BRON:
----

De Europese Commissie heeft het landenrapport van Nederland van de Evaluatie van de uitvoering van het Milieubeleid (Environmental Implementation Review) gepubliceerd. Het doel van deze terugkerende evaluatieronde is de uitvoering van het milieubeleid van de lidstaten te evalueren. De conclusie van het
rapport is dat wat betreft de doelstellingen van de Kaderrichtlijn water (KRW) de staat van de Nederlandse wateren nog niet goed is. Vewin pleit nu extra maatregelen te nemen en alles op alles te zetten om de waterkwaliteitsdoelen van 2027 – zeker ook voor drinkwaterbronnen – te halen en niet te wachten op de tussenevaluatie in 2024 van de KRW. Daarbij moeten de kansen die het Nationaal Programma Landelijk Gebied (NPLG) en de daarbij horende gebiedsprogramma’s biedt, worden benut.

----

WAT TE DOEN: Schrijf de bron over het Nederlandse landenrapport volledig en woord voor woord over. Het materiaal heeft niets met de bron te maken.

Fragmenten uit een ruimtelijke dataset:
----

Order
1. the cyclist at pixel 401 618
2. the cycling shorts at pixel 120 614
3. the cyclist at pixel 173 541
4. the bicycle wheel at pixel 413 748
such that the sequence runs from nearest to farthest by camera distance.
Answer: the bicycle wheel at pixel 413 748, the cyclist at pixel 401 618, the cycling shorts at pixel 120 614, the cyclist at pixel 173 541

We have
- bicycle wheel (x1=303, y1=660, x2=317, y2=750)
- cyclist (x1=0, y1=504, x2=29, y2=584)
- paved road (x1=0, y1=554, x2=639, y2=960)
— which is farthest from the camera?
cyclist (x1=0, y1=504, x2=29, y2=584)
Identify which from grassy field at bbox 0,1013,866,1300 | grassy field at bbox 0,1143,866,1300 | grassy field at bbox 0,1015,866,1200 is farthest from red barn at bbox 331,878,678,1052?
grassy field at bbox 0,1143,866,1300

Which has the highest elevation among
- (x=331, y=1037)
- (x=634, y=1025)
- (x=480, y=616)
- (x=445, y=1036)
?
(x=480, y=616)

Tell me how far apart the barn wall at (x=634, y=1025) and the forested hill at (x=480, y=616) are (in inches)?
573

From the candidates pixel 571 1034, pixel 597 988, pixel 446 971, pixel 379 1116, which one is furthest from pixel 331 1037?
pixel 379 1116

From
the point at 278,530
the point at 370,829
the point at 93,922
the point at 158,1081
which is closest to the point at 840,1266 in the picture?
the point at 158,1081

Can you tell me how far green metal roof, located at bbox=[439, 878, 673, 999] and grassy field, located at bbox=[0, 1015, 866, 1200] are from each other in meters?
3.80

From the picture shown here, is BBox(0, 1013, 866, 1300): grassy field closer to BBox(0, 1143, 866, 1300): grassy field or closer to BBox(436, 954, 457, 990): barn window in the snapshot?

----

UITWERKING:
De Europese Commissie heeft het landenrapport van Nederland van de Evaluatie van de uitvoering van het Milieubeleid (Environmental Implementation Review) gepubliceerd. Het doel van deze terugkerende evaluatieronde is de uitvoering van het milieubeleid van de lidstaten te evalueren. De conclusie van het
rapport is dat wat betreft de doelstellingen van de Kaderrichtlijn water (KRW) de staat van de Nederlandse wateren nog niet goed is. Vewin pleit nu extra maatregelen te nemen en alles op alles te zetten om de waterkwaliteitsdoelen van 2027 – zeker ook voor drinkwaterbronnen – te halen en niet te wachten op de tussenevaluatie in 2024 van de KRW. Daarbij moeten de kansen die het Nationaal Programma Landelijk Gebied (NPLG) en de daarbij horende gebiedsprogramma’s biedt, worden benut.